Windswept mountain tops receive little protection from winter snow cover. The plants freqently have adaptations to resist the drying effects of the wind. In addition to growing flat against the ground the leaf surfaces are can be hairy or leathery. The Least Willow Salix herbacea has woody stems only a few centimetres high with tough, oval leaves. It can form a high proportion of the vegetation on bare summits.
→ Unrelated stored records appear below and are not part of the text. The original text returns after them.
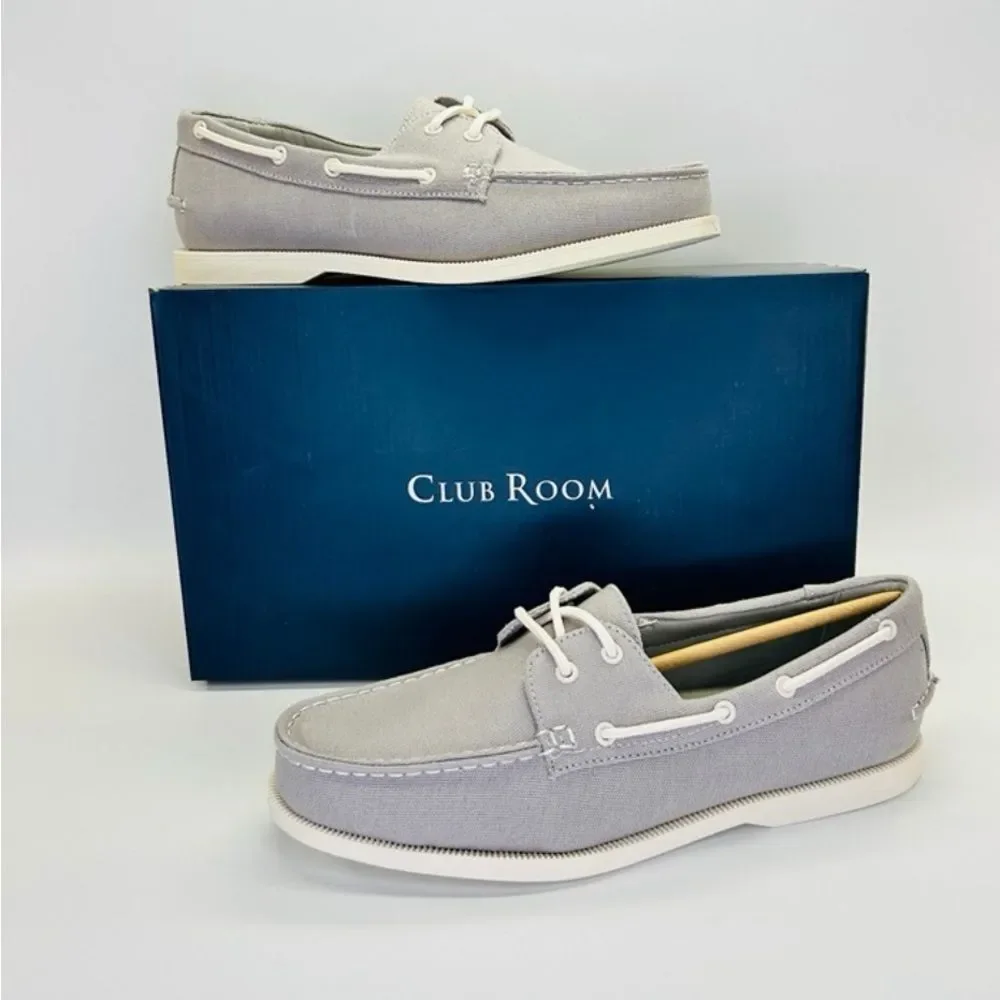 Club Room Men's Elliot Gray Canvas Boat Shoes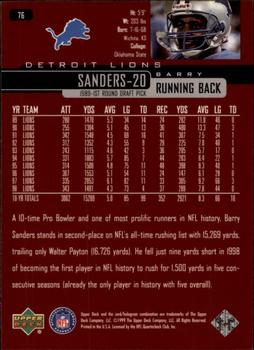 1999 Upper Deck #76 Barry Sanders Back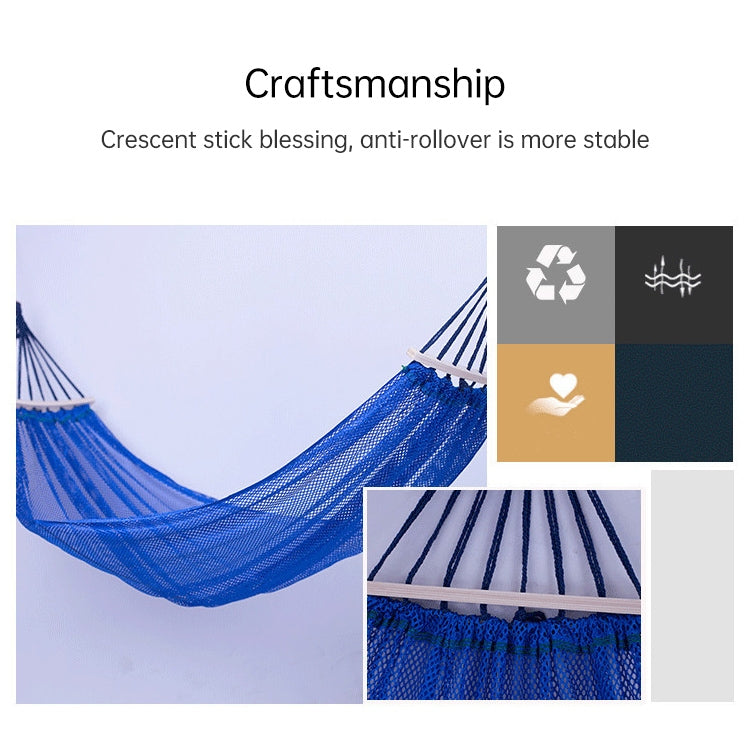 Bending Ice Silk Mesh Hammock Outdoor Hanging Bed Camping Anti-Sidewall Hammock Swing, Size: 190x130 cm(Green) - Image 4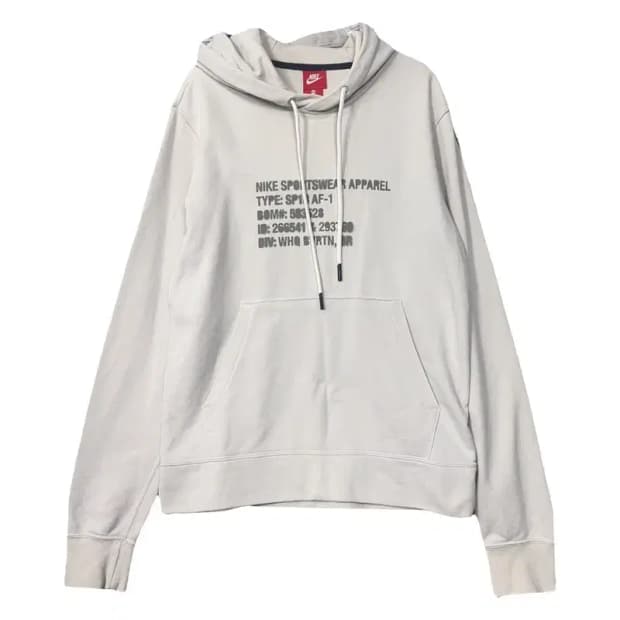 나이키 프린팅 크림 후드티 M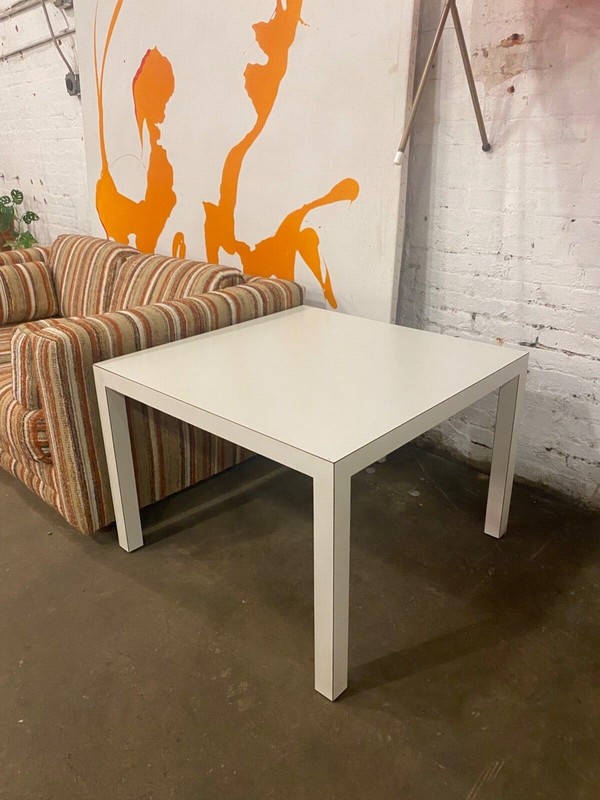  Two White Postmodern Laminate Parsons End Tables gallery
Mosses also make up a large component of the vegetation with Racomitrium species making hairy carpets, especially when there is very little soil. Each leaf has a hairy point and the plants create their own micro-climate to conserve moisture. Other plants with hairy leaves include the rare Norwegian Mugwort Artemisia norvegica with round yellow flowers that is only found on three mountain tops in Scotland. Rosettes of narrow grey leaves might belong to the Dwarf Cudweed Gnaphalium supinum that grows in bare open areas.
Two plants have their leaves divided into little leaflets. Sibbaldia procumbens has three blue-green leaflets each with three points and minute yellow flowers. The Alpine-Lady's-mantle has 5 - 7 leaflets dark green on top but with the backs of the leaves covered in silver hairs that also make a margin round the edge. It has larger clusters of yellow flowers.
Although there is a limited range of plants that occur in these conditions more species can be found by looking over as wider area.